§ **Exercise task**
Rewrite the part of the listing that opens with the line containing "Does point (937, 515)" and continues through the end of the listing, changing every "options" to "choices" and leaving everything else as it is.

[Data listing]
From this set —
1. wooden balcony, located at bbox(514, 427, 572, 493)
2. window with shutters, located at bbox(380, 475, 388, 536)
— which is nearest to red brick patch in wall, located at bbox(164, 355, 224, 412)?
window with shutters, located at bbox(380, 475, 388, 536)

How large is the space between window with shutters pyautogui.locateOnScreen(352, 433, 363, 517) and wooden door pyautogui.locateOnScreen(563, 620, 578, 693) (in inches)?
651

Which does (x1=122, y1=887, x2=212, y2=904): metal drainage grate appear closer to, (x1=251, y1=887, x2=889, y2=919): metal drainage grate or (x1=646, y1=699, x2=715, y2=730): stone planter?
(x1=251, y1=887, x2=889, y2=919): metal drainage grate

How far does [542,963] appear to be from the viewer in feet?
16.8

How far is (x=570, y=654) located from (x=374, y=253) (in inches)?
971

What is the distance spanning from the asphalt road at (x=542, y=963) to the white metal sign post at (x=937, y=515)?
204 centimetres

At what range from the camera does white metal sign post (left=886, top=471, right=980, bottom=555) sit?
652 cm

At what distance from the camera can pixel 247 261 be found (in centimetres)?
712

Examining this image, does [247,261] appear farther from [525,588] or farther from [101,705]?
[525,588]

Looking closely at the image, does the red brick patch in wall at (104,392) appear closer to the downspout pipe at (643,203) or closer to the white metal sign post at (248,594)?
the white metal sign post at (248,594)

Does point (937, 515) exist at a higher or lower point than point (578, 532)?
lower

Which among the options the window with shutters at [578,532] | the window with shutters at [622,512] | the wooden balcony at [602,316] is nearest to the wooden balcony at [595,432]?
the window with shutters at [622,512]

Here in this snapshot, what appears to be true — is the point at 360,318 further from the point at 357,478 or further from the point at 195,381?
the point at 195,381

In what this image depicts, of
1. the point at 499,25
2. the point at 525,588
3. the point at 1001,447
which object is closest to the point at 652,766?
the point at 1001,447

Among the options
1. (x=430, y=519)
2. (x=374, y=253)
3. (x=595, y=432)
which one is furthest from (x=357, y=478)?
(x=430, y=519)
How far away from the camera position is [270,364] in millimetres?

§ **Final result**
Does point (937, 515) exist at a higher or lower point than point (578, 532)?
lower

Which among the choices the window with shutters at [578,532] | the window with shutters at [622,512] | the wooden balcony at [602,316] is nearest to the wooden balcony at [595,432]?
the window with shutters at [622,512]

Here in this snapshot, what appears to be true — is the point at 360,318 further from the point at 357,478 or further from the point at 195,381?
the point at 195,381

In what this image depicts, of
1. the point at 499,25
2. the point at 525,588
3. the point at 1001,447
which object is closest to the point at 652,766?
the point at 1001,447

Among the choices
1. (x=430, y=519)
2. (x=374, y=253)
3. (x=595, y=432)
which one is furthest from (x=357, y=478)?
(x=430, y=519)
How far away from the camera position is [270,364] in millimetres?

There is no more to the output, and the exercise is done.